# Data listing:
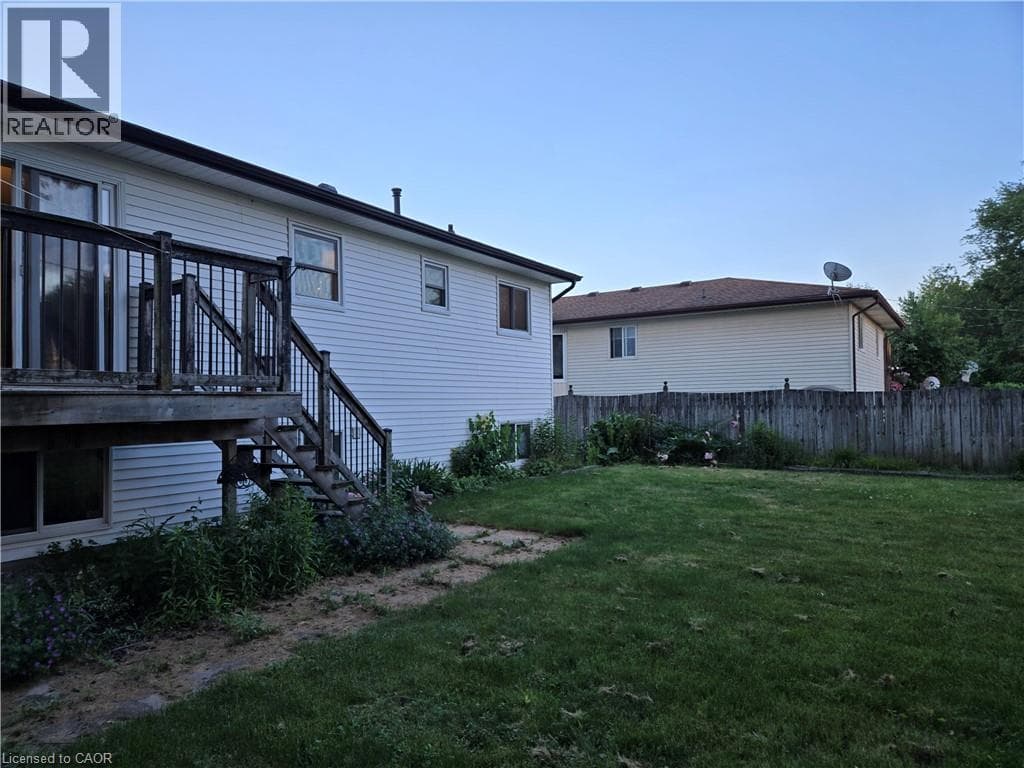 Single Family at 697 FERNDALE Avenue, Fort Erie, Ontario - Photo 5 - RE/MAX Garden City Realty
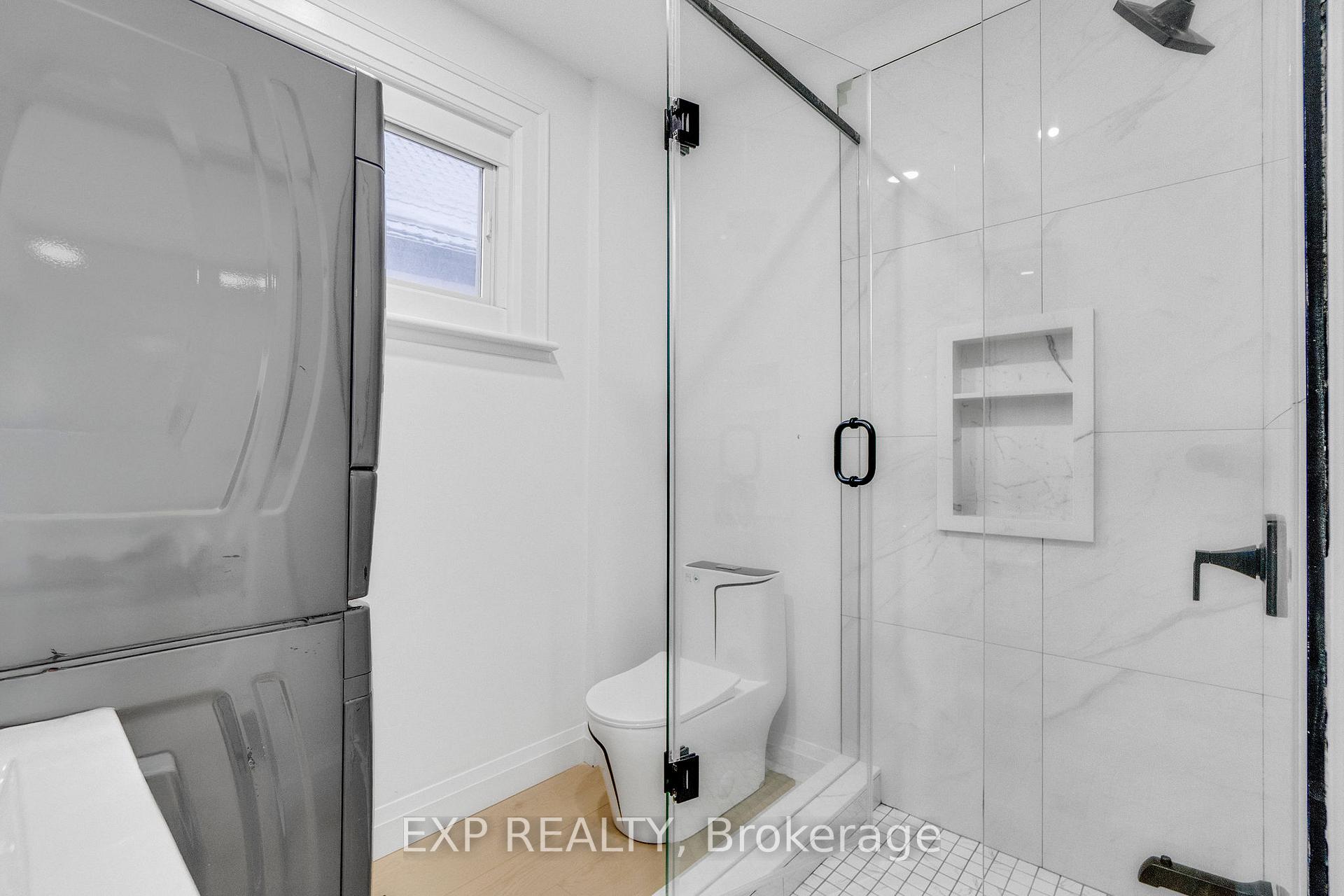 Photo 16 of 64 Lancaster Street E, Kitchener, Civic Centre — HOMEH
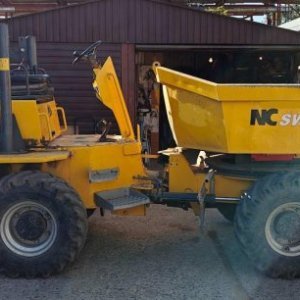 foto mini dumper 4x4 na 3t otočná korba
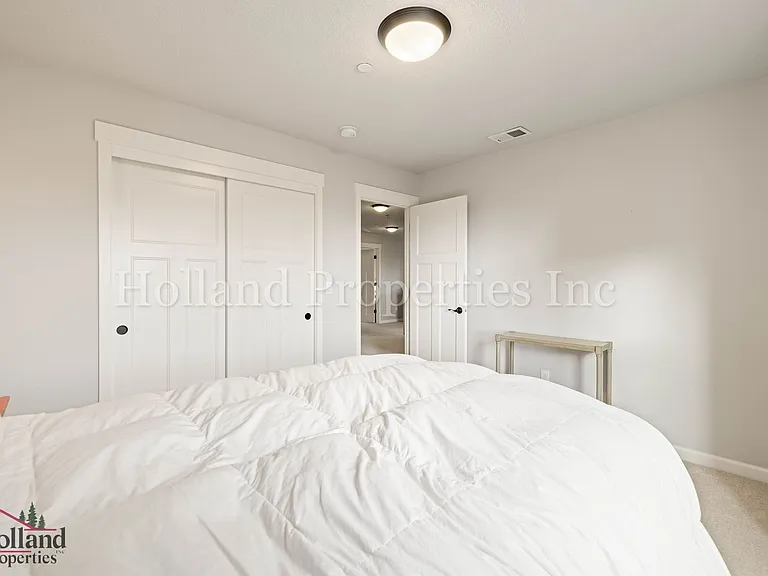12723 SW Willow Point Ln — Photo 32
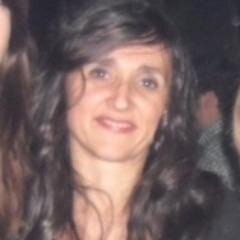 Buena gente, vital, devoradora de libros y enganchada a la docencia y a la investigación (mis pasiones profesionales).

# Directions for this task:
The copy must reproduce every entry exactly while excluding all pictures.

# Solution for this problem:
 Single Family at 697 FERNDALE Avenue, Fort Erie, Ontario - Photo 5 - RE/MAX Garden City Realty
 Photo 16 of 64 Lancaster Street E, Kitchener, Civic Centre — HOMEH
 foto mini dumper 4x4 na 3t otočná korba
12723 SW Willow Point Ln — Photo 32
 Buena gente, vital, devoradora de libros y enganchada a la docencia y a la investigación (mis pasiones profesionales).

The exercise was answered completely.